From an early age, I have been an animal lover. There were various dogs and cats littered about in our family, from Muffin, our murderous ginger tom, to Kim, my grandparent’s Springer Spaniel, who seized any and every opportunity to escape his home and run for the hills. More than anything though, I was obsessed with horses. Every birthday and Christmas, I begged my parents respectively for a pony of my own. I pestered them for riding lessons, and spent every weekend at the local stables, floating about among the gorgeous creatures. I must have been a major pain in the arse as I was hardly the most confident of children, flitting around the place all moon-eyed and getting underneath the ‘serious’ horsey peoples feet. But I didn’t care. I was in love! I just wanted to be around them, those beautiful horses and ponies, with their arched necks and their flowing manes and their huge liquid eyes and velvety muzzles. My mum, a single parent, could not afford to pay for regular riding lessons, so I never became one of those self-important horsey children who looked down their long noses at us lesser mortals, and could vault onto their pony’s back with no trouble and canter about bareback without slipping and sliding all over the place. In fact, if I remember rightly, I was a terrible rider, with very little confidence. Maybe I am being extremely hard on myself, but in hindsight, this is how it feels.

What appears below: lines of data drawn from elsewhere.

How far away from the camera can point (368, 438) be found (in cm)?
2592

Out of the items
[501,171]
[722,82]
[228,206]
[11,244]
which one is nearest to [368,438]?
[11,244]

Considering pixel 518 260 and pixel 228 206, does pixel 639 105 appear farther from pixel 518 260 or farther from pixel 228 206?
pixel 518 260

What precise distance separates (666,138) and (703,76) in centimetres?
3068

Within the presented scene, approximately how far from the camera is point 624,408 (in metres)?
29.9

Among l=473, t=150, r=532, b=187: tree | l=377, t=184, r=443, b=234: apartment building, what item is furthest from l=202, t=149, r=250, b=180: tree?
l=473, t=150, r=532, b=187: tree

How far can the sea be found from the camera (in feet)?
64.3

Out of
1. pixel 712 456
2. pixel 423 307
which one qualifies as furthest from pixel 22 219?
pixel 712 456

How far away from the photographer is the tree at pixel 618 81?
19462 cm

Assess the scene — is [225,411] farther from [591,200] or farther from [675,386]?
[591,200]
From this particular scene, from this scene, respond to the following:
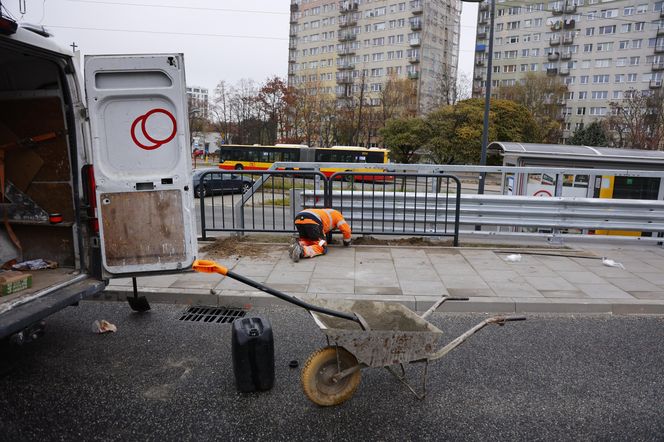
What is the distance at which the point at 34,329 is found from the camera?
3.50m

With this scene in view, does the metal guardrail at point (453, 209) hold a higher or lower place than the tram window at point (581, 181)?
lower

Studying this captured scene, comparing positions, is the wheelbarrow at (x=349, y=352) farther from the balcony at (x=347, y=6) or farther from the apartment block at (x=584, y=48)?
the balcony at (x=347, y=6)

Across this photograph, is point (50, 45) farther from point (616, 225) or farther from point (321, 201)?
point (616, 225)

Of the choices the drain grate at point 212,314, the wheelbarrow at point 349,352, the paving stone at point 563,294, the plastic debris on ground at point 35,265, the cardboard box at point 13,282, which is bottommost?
the drain grate at point 212,314

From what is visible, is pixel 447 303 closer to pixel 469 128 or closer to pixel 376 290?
pixel 376 290

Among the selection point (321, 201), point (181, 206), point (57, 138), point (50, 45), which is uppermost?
point (50, 45)

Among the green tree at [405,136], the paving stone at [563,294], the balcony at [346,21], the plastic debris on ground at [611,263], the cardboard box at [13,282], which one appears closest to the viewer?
the cardboard box at [13,282]

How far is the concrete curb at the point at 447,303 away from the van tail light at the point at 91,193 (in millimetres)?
1583

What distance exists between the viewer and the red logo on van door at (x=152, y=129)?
3.99 m

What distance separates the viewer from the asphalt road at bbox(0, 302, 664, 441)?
302 centimetres

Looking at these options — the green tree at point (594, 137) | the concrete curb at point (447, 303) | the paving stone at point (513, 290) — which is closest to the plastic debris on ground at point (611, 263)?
the concrete curb at point (447, 303)

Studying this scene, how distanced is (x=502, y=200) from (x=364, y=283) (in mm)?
3864

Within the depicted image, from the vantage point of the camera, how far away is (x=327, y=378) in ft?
10.7

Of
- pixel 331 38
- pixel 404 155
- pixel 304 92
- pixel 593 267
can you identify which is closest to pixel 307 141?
pixel 304 92
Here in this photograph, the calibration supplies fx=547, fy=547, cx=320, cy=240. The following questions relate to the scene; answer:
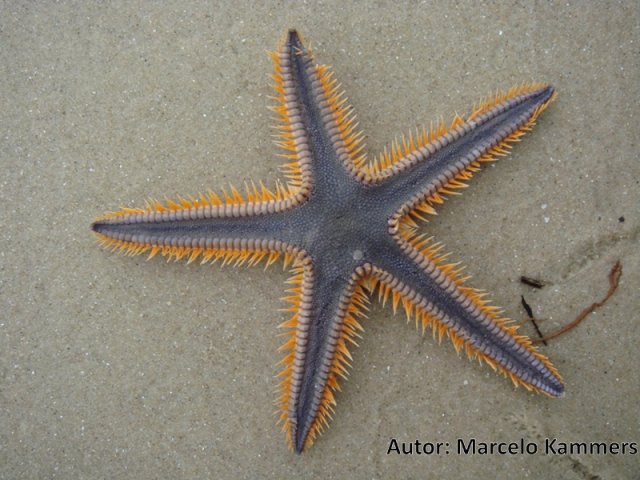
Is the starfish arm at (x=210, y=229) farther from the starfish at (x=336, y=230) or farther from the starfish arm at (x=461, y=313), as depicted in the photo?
the starfish arm at (x=461, y=313)

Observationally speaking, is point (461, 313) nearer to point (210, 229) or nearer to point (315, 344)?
point (315, 344)

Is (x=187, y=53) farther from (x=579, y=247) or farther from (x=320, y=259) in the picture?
(x=579, y=247)

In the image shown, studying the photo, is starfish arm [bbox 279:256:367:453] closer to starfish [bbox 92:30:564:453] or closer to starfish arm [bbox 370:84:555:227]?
starfish [bbox 92:30:564:453]

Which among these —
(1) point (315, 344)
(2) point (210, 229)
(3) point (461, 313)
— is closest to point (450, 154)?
(3) point (461, 313)

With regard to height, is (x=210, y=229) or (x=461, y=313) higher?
(x=210, y=229)

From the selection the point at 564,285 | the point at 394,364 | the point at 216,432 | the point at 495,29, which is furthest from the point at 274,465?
the point at 495,29

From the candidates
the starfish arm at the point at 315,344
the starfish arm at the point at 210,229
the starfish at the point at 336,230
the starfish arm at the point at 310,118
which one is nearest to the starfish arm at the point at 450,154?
the starfish at the point at 336,230

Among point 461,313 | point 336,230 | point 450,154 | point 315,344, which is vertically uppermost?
point 450,154
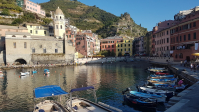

This didn’t stop my love affair though. All I talked about was horses. At home, my nose was constantly buried in one of my many pony books. I scoured secondhand bookshops for old Pullien-Thompson novels, or spent my birthday gift vouchers on Patricia Leitch books in WHSmith. If I wasn’t reading, I was writing pony stories of my own, glorious tales of girl’s like myself, whose ultimate dream – a pony of their own – somehow, against all odds, came true.
For many years, I remained convinced that I would one day own a horse of my own, despite my parent’s refusal to indulge. It would be too much hard work, they said; buying the horse wasn’t the expensive part, they lectured. Now, 30 years on, I understand what they were trying to tell me, but part of me still hankers for those innocent days. When my bedroom walls were plastered with posters from Horse & Pony magazine, my school books graffitied with the names of my favourite horses, and my head full of that perfect chestnut Arabian mare, who would live in a paddock beside my house and come galloping to meet me, nickering softly, when I called her name.